- ОТРЫВОК -
=======

Нежность материи: чему бутон, гнездо и раковина могут научить нас
Нежность материи: чему бутон, гнездо и раковина могут научить нас
Лера Бабицкая
«Мама велела подать мне одно из тех кругленьких и пузатеньких пирожных, называемых Petites Madeleines, формочками для которых как будто служат желобчатые раковины моллюсков из вида морских гребешков. [..] В то самое мгновение, когда глоток чаю с крошками пирожного коснулся моего неба, я вздрогнул, пораженный необыкновенностью происходящего во мне. Сладостное ощущение широкой волной разлилось по мне, казалось, без всякой причины. Оно тотчас же наполнило меня равнодушием к превратностям жизни, сделало безобидными ее невзгоды, призрачной ее скоротечность, вроде того, как это делает любовь, наполняя меня некоей драгоценной сущностью: или, вернее, сущность эта была не во мне, она была мною», — так герой романа Марселя Пруста «В сторону Свана» (первом из цикла «В поисках утраченного времени», 1913) обращается в детские воспоминание о Комбре, где он проводил пасхальные и летние каникулы.

=======

- ИСХОДНЫЕ ДАННЫЕ -
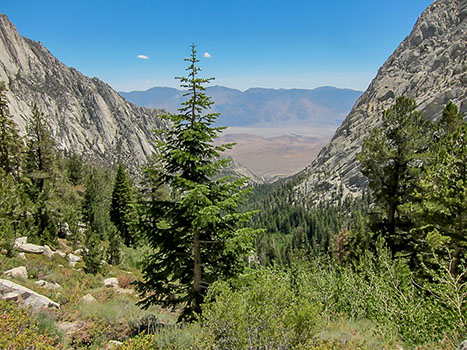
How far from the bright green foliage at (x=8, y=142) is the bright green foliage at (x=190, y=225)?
2049 centimetres

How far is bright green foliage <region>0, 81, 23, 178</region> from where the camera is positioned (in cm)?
2269

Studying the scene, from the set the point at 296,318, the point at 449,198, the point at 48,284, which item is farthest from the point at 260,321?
the point at 48,284

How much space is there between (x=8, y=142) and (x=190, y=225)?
857 inches

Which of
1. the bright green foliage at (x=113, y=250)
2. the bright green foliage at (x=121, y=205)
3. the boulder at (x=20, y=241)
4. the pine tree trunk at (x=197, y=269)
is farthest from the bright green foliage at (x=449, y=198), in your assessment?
the bright green foliage at (x=121, y=205)

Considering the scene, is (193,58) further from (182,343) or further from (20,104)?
(20,104)

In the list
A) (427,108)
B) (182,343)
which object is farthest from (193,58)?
(427,108)

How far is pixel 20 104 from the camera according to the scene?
15725 centimetres

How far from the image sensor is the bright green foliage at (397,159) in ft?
50.0

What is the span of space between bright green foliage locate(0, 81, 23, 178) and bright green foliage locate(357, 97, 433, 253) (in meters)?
25.9

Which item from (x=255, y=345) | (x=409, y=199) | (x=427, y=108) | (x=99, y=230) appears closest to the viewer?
(x=255, y=345)

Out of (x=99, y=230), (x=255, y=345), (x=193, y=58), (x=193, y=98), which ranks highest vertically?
(x=193, y=58)

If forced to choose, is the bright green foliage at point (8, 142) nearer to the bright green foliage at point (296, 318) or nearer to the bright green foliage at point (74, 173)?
the bright green foliage at point (296, 318)

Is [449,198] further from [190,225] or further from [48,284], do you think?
[48,284]

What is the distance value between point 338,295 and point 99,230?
30.4 metres
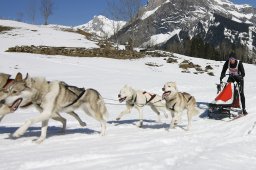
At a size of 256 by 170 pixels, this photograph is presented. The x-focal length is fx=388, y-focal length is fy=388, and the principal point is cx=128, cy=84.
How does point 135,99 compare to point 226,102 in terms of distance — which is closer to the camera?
Result: point 135,99

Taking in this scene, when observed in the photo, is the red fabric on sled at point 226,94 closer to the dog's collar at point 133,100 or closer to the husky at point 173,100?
the husky at point 173,100

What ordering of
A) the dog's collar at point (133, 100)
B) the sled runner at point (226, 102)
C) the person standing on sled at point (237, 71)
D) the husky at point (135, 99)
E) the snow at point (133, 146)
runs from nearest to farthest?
the snow at point (133, 146)
the husky at point (135, 99)
the dog's collar at point (133, 100)
the sled runner at point (226, 102)
the person standing on sled at point (237, 71)

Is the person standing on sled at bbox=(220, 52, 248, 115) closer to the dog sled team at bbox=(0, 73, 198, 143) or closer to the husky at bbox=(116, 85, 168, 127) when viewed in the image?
the husky at bbox=(116, 85, 168, 127)

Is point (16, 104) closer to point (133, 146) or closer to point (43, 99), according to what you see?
point (43, 99)

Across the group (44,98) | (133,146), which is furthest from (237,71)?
(44,98)

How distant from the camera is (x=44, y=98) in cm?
699

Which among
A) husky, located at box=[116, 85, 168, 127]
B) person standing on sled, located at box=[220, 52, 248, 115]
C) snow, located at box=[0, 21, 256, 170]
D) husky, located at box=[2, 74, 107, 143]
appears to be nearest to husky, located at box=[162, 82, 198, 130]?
snow, located at box=[0, 21, 256, 170]

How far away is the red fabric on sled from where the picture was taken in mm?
11164

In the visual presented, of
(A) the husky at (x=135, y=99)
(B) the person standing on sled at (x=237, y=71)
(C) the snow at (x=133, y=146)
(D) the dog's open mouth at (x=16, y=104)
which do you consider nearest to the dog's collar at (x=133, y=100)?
(A) the husky at (x=135, y=99)

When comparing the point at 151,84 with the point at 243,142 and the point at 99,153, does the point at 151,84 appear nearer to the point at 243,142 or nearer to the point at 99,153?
the point at 243,142

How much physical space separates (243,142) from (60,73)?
1804 cm

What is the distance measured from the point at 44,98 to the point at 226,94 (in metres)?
6.08

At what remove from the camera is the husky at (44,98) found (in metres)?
6.72

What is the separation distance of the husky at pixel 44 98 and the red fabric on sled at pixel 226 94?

=======

- ЧТО СДЕЛАТЬ -
• A. Найдите в списке все строки со словом «bbox» и выпишите их целиком. Регистр букв имеет значение.
• B. Подхватите отрывок о нежности материи и продолжите его сразу после последнего предложения.

- ОТВЕТЫ К ЗАДАНИЯМ -
• A.
Is the person standing on sled at bbox=(220, 52, 248, 115) closer to the dog sled team at bbox=(0, 73, 198, 143) or closer to the husky at bbox=(116, 85, 168, 127) when viewed in the image?
the husky at bbox=(116, 85, 168, 127)

• B.
Вкус этого бисквита, размоченного в настойке из липового цвета, запускает механизм непроизвольной памяти, и весь Комбре со своими домами, садами и жителями «всплывает из чашки чая», обращая к порядку семейного уюта и материнскому поцелую.

В эссе «Поэтика пространства» (1957) французский философ и искусствовед Гастон Башляр видит дом как пространство, в котором человек «растворен в нежности дружелюбной материи», уютном раю, в который мы всегда будем стремиться вернуться. Башляр неоднократно обращает нас к чувственному опыту, личному эстезису, — индивидуальному опыту осязаемого, обонятельного, зрительного, слухового и вкусового, которое конструирует схемы нашего восприятия.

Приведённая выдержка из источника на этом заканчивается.